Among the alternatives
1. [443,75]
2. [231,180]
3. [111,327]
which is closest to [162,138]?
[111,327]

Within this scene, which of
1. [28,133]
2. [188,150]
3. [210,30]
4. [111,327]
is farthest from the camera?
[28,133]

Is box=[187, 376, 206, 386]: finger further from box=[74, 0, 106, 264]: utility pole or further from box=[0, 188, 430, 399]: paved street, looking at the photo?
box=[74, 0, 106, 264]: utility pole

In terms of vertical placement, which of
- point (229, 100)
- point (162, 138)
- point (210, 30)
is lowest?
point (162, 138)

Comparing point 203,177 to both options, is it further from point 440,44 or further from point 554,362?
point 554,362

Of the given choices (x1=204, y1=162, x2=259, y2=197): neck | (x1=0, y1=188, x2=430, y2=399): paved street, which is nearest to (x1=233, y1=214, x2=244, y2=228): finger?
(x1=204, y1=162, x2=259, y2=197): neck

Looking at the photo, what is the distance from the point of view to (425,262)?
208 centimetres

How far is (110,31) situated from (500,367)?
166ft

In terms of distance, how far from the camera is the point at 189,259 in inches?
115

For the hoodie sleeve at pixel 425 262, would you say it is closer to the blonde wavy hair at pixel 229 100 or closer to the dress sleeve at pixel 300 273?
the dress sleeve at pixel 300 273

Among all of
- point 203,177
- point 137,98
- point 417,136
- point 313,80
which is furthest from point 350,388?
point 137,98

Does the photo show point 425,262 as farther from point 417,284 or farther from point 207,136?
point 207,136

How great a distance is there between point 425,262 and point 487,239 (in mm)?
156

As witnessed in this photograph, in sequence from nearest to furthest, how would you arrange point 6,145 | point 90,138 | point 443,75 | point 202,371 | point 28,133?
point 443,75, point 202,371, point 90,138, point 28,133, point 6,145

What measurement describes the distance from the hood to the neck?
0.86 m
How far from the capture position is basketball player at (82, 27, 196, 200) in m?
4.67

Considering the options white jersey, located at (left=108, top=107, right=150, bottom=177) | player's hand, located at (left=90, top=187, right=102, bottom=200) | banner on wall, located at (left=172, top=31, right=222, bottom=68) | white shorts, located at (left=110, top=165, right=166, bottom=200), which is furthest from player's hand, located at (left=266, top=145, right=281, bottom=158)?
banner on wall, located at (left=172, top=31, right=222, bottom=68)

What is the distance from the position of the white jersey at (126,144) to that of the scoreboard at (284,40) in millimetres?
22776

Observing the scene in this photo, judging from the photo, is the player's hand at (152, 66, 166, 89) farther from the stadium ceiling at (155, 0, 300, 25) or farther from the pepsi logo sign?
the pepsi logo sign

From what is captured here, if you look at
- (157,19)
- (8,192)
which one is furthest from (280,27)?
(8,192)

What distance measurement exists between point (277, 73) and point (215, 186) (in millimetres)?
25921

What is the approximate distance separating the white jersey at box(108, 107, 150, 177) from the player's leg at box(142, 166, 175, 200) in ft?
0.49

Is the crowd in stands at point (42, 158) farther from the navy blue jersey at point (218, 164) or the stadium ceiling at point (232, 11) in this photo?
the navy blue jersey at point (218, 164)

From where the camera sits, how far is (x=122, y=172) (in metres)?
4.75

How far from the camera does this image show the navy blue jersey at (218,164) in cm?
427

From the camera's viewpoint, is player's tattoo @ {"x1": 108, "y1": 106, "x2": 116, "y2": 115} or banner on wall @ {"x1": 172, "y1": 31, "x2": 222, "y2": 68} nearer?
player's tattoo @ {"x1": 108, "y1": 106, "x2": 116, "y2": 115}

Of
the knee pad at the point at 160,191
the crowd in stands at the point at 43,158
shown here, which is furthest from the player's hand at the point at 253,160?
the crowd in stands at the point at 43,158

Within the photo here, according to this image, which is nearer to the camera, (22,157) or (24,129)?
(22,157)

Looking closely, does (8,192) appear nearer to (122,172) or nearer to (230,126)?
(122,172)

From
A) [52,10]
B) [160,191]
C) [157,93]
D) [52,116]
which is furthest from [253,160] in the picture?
· · ·
Repeat the material above exactly.

ANSWER TO THIS TASK:
Among the alternatives
1. [443,75]
2. [231,180]
3. [111,327]
which is closest to [162,138]?
[111,327]

Within this scene, which of
1. [28,133]
2. [188,150]
3. [210,30]
4. [111,327]
is farthest from the camera?
[28,133]

Is box=[187, 376, 206, 386]: finger further from box=[74, 0, 106, 264]: utility pole or further from box=[0, 188, 430, 399]: paved street, looking at the photo?
box=[74, 0, 106, 264]: utility pole

In terms of vertical placement, which of
- point (229, 100)
- point (162, 138)
- point (210, 30)
is lowest?
point (162, 138)

Comparing point 203,177 to both options, is it further from point 440,44 or further from point 554,362?
point 554,362

Of the given choices (x1=204, y1=162, x2=259, y2=197): neck | (x1=0, y1=188, x2=430, y2=399): paved street, which is nearest to (x1=233, y1=214, x2=244, y2=228): finger?
(x1=204, y1=162, x2=259, y2=197): neck

Looking at the photo, what is the distance from the point of view to (425,262)?
208 centimetres

How far is (110,31) situated from (500,367)?
166ft

In terms of distance, how far from the camera is the point at 189,259 in inches?
115

For the hoodie sleeve at pixel 425 262, would you say it is closer to the blonde wavy hair at pixel 229 100 or closer to the dress sleeve at pixel 300 273?
the dress sleeve at pixel 300 273

Among all of
- point 203,177
- point 137,98
- point 417,136
- point 313,80
which is furthest from point 350,388?
point 137,98

Does the photo show point 425,262 as farther from point 417,284 or farther from point 207,136?
point 207,136

How great a distance is there between point 425,262 and point 487,239 (in mm)?
156

As witnessed in this photograph, in sequence from nearest to furthest, how would you arrange point 6,145 | point 90,138 | point 443,75 | point 202,371 | point 28,133?
point 443,75, point 202,371, point 90,138, point 28,133, point 6,145

What measurement describes the distance from the hood to the neck?
0.86 m
How far from the capture position is basketball player at (82, 27, 196, 200) in m?
4.67

Considering the options white jersey, located at (left=108, top=107, right=150, bottom=177) | player's hand, located at (left=90, top=187, right=102, bottom=200) | banner on wall, located at (left=172, top=31, right=222, bottom=68) | white shorts, located at (left=110, top=165, right=166, bottom=200), which is furthest from player's hand, located at (left=266, top=145, right=281, bottom=158)?
banner on wall, located at (left=172, top=31, right=222, bottom=68)

What is the distance from the position of the white jersey at (126,144) to that of the scoreboard at (284,40) in millimetres?
22776

Observing the scene in this photo, judging from the photo, is the player's hand at (152, 66, 166, 89) farther from the stadium ceiling at (155, 0, 300, 25) or farther from the pepsi logo sign?
the pepsi logo sign

From what is captured here, if you look at
- (157,19)
- (8,192)
which one is furthest from (280,27)?
(8,192)

What distance measurement exists between point (277, 73) and point (215, 186) (in millimetres)?
25921

What is the approximate distance separating the white jersey at box(108, 107, 150, 177) from the player's leg at box(142, 166, 175, 200) in ft?
0.49

Is the crowd in stands at point (42, 158) farther from the navy blue jersey at point (218, 164) or the stadium ceiling at point (232, 11) in this photo?
the navy blue jersey at point (218, 164)

From where the camera sits, how far is (x=122, y=172) (in metres)?
4.75

How far from the camera does this image show the navy blue jersey at (218,164) in cm?
427

From the camera's viewpoint, is player's tattoo @ {"x1": 108, "y1": 106, "x2": 116, "y2": 115} or banner on wall @ {"x1": 172, "y1": 31, "x2": 222, "y2": 68} nearer?
player's tattoo @ {"x1": 108, "y1": 106, "x2": 116, "y2": 115}

Of
the knee pad at the point at 160,191
the crowd in stands at the point at 43,158
shown here, which is furthest from the player's hand at the point at 253,160?
the crowd in stands at the point at 43,158

Within the photo here, according to this image, which is nearer to the camera, (22,157) or (24,129)?
(22,157)

Looking closely, does (8,192) appear nearer to (122,172) or nearer to (230,126)?
(122,172)

From
A) [52,10]
B) [160,191]
C) [157,93]
D) [52,116]
which is furthest from [253,160] in the picture?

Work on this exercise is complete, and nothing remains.